▶ What needs to be done
Every record must be copied exactly, except that pictures are dropped.
---------- Records to process
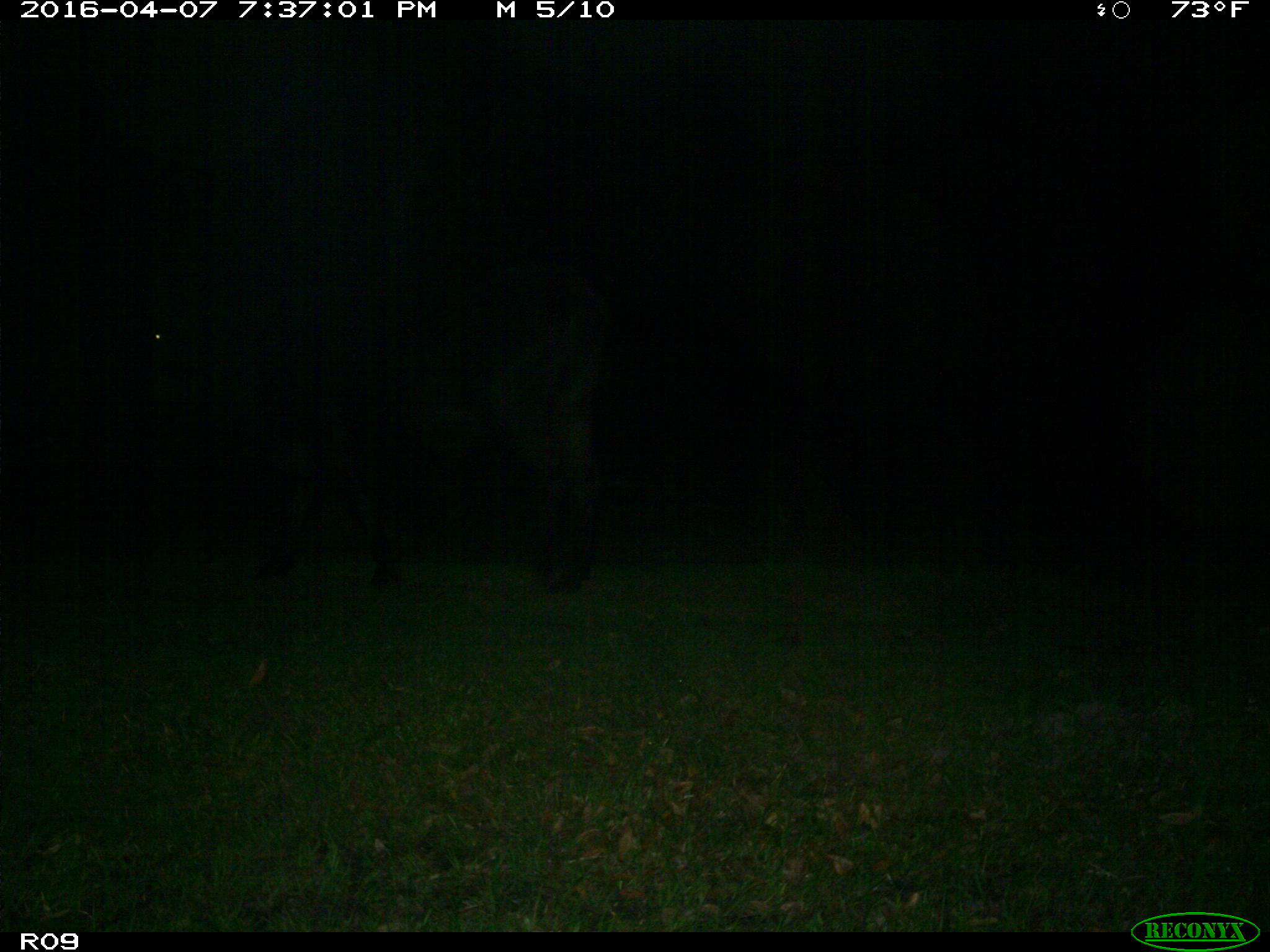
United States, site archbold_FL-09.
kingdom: Animalia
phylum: Chordata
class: Mammalia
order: Artiodactyla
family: Bovidae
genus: Bos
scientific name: Bos taurus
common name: domestic cow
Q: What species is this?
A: Bos taurus (domestic cow).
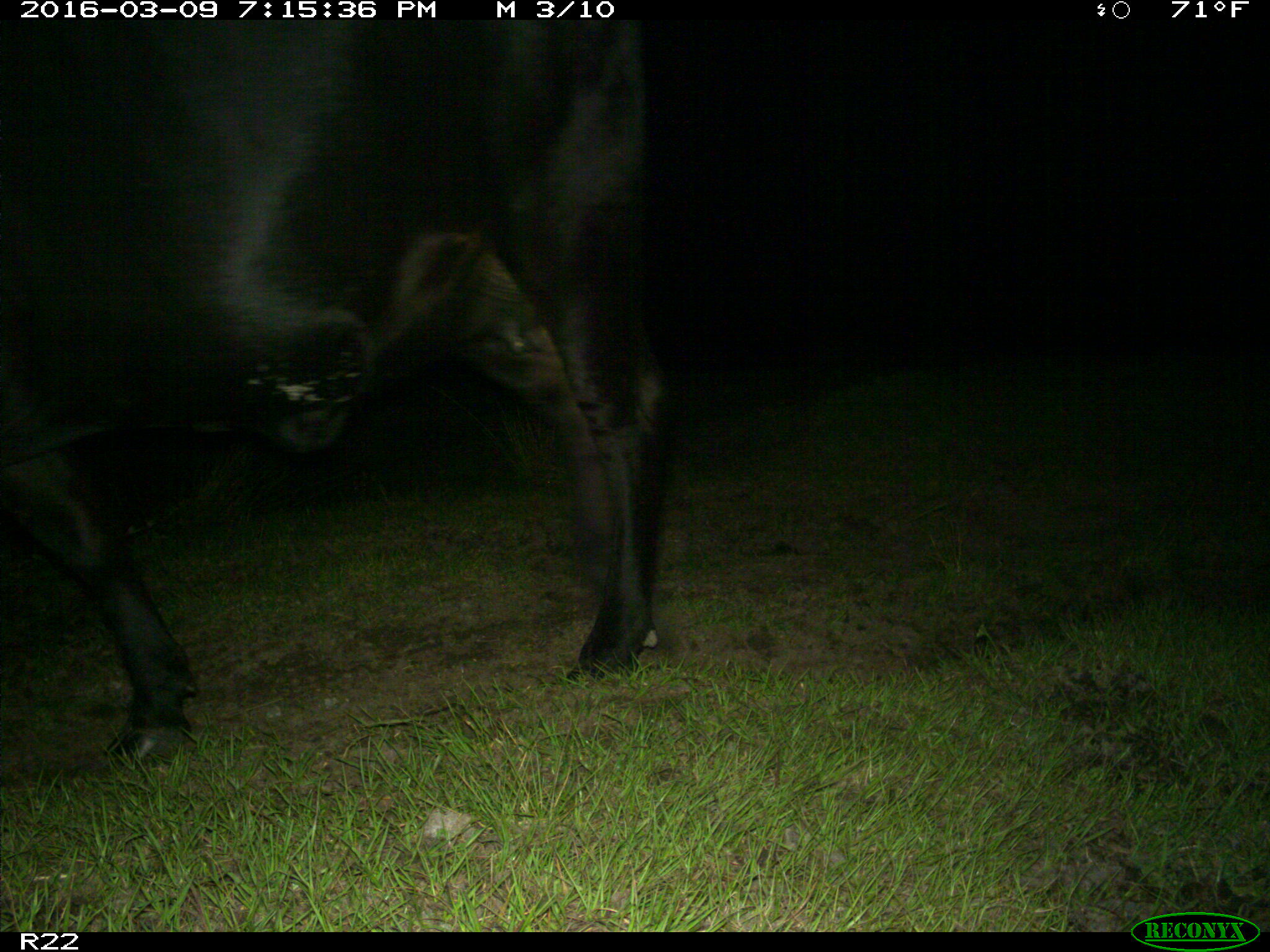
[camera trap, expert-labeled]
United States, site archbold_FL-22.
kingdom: Animalia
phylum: Chordata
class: Mammalia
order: Artiodactyla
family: Bovidae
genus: Bos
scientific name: Bos taurus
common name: domestic cow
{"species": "Bos taurus (domestic cow)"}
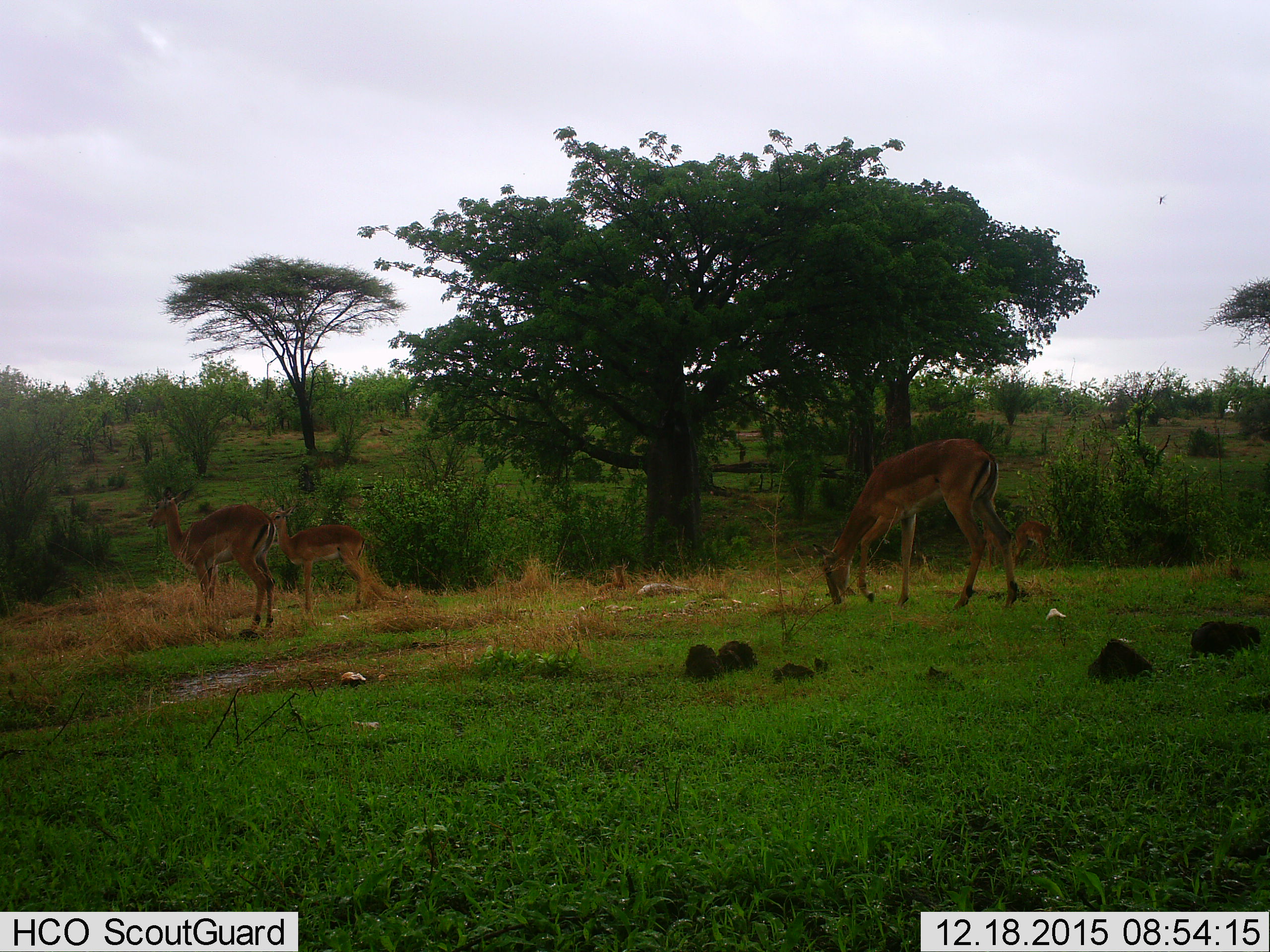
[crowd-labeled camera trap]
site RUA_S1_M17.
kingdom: Animalia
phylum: Chordata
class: Mammalia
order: Artiodactyla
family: Bovidae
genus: Aepyceros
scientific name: Aepyceros melampus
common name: impala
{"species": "impala (Aepyceros melampus)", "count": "5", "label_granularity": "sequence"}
--------------------
▶ Result
United States, site archbold_FL-09.
kingdom: Animalia
phylum: Chordata
class: Mammalia
order: Artiodactyla
family: Bovidae
genus: Bos
scientific name: Bos taurus
common name: domestic cow
Q: What species is this?
A: Bos taurus (domestic cow).
[camera trap, expert-labeled]
United States, site archbold_FL-22.
kingdom: Animalia
phylum: Chordata
class: Mammalia
order: Artiodactyla
family: Bovidae
genus: Bos
scientific name: Bos taurus
common name: domestic cow
{"species": "Bos taurus (domestic cow)"}
[crowd-labeled camera trap]
site RUA_S1_M17.
kingdom: Animalia
phylum: Chordata
class: Mammalia
order: Artiodactyla
family: Bovidae
genus: Aepyceros
scientific name: Aepyceros melampus
common name: impala
{"species": "impala (Aepyceros melampus)", "count": "5", "label_granularity": "sequence"}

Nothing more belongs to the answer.